╭─ Input data
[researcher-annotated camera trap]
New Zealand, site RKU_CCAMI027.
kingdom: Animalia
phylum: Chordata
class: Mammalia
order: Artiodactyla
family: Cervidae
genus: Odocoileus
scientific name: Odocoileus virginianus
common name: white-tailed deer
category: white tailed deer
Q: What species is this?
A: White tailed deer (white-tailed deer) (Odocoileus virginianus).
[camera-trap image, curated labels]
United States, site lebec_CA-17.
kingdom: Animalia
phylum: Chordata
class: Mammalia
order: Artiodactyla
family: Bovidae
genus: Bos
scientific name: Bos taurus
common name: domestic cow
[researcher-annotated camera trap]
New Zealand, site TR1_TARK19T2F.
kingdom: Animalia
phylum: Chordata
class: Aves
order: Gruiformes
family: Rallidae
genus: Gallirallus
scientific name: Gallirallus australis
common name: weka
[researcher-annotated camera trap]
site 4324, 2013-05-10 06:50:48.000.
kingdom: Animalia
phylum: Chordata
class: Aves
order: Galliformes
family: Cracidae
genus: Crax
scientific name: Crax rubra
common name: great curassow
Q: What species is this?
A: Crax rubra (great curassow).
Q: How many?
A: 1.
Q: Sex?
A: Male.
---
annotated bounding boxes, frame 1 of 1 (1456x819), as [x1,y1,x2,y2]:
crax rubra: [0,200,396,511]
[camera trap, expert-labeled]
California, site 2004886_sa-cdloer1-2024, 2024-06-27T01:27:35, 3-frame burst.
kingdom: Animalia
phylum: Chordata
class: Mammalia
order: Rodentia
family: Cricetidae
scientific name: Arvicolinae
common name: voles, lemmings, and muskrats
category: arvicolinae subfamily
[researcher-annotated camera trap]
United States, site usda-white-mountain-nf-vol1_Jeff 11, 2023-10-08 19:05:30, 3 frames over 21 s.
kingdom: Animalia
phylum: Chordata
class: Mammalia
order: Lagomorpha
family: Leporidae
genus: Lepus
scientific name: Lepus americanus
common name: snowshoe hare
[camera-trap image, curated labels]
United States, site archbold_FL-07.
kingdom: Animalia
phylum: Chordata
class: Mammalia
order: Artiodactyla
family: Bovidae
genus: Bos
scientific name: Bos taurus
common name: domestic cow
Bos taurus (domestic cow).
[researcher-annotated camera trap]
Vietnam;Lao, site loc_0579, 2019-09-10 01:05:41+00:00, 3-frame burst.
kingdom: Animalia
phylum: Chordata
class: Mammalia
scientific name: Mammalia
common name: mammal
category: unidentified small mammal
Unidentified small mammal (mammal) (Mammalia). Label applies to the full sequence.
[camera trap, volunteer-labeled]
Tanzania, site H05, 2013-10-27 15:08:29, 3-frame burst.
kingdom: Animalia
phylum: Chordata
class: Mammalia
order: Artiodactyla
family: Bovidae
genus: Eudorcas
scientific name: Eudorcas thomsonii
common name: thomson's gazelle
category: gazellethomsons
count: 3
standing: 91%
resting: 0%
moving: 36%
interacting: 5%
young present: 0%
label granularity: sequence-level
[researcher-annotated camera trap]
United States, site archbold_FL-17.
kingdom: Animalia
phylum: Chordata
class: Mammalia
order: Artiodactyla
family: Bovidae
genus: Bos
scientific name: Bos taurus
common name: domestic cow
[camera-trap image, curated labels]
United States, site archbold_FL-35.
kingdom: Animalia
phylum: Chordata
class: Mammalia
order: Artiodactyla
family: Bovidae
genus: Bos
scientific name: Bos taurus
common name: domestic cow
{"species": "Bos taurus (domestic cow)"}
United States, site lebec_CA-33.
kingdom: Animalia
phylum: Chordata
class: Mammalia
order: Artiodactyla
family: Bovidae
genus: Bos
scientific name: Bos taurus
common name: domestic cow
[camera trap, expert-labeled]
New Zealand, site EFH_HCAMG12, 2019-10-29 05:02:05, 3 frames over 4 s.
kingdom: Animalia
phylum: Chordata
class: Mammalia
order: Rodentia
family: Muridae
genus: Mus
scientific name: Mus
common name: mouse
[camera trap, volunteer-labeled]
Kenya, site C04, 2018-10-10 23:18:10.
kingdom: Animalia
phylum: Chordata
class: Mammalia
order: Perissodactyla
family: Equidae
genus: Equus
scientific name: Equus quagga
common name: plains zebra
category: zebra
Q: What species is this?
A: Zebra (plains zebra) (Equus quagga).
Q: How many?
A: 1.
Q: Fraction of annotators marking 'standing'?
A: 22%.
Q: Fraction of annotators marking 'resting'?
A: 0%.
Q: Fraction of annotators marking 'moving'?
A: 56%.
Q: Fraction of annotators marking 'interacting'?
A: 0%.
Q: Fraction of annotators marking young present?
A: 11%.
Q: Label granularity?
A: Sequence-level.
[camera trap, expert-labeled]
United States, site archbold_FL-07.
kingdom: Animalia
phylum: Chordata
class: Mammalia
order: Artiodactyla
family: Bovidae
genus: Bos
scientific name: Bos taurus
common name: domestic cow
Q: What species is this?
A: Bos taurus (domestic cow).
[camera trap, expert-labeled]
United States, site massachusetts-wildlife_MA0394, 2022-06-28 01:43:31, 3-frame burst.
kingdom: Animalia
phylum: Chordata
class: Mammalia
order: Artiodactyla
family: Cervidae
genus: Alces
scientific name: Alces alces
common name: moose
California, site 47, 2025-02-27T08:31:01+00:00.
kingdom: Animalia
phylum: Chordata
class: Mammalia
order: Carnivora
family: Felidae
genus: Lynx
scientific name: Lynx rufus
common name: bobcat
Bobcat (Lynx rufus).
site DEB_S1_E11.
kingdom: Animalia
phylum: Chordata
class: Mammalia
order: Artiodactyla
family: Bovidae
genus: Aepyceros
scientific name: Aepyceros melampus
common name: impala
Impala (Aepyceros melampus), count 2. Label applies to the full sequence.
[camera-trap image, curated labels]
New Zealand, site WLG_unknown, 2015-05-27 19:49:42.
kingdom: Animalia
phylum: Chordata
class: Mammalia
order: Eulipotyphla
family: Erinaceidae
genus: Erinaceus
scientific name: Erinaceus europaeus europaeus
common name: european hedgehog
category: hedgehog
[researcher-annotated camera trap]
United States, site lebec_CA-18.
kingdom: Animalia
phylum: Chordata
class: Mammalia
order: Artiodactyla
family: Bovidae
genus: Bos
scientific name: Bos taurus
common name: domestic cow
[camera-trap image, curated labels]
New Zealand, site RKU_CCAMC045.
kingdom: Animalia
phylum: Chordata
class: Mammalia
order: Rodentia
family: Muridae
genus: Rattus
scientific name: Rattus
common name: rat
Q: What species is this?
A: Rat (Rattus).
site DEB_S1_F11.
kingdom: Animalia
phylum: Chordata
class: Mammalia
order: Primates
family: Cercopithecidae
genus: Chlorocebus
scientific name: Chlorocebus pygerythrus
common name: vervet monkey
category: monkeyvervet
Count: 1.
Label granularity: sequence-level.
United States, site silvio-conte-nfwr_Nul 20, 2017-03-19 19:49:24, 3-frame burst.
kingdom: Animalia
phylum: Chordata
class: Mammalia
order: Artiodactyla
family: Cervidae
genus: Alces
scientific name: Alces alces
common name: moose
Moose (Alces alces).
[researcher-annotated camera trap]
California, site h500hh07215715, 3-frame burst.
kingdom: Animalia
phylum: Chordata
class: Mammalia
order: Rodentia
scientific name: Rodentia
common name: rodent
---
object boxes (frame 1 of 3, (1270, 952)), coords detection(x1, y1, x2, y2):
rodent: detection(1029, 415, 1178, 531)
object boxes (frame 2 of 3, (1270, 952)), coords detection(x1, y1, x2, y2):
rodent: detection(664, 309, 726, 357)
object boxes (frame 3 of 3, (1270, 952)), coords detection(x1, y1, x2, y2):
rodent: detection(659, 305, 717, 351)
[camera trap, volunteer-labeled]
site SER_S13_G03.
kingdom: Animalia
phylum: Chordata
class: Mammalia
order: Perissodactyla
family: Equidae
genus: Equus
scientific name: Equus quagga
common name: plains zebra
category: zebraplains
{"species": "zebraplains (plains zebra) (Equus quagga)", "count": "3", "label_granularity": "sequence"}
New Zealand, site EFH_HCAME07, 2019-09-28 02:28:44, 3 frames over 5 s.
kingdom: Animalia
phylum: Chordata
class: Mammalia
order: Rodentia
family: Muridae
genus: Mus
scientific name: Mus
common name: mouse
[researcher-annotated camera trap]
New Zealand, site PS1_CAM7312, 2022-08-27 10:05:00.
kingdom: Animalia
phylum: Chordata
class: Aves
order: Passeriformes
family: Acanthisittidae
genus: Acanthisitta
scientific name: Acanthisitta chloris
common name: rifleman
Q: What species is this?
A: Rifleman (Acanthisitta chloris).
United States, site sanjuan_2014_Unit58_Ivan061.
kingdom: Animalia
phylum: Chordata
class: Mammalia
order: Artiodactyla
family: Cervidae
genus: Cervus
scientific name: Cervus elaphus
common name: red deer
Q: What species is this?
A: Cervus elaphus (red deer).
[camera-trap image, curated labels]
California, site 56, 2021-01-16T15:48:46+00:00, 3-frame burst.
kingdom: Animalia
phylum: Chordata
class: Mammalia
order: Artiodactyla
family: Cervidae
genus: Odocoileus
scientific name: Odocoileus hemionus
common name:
╰─
→ What you will do: Take from the material above the lines running from the one with "United States, site lebec_CA-18." through the one with "genus: Rattus", and repeat them exactly, with nothing else.

→ Solution to the exercise:
United States, site lebec_CA-18.
kingdom: Animalia
phylum: Chordata
class: Mammalia
order: Artiodactyla
family: Bovidae
genus: Bos
scientific name: Bos taurus
common name: domestic cow
[camera-trap image, curated labels]
New Zealand, site RKU_CCAMC045.
kingdom: Animalia
phylum: Chordata
class: Mammalia
order: Rodentia
family: Muridae
genus: Rattus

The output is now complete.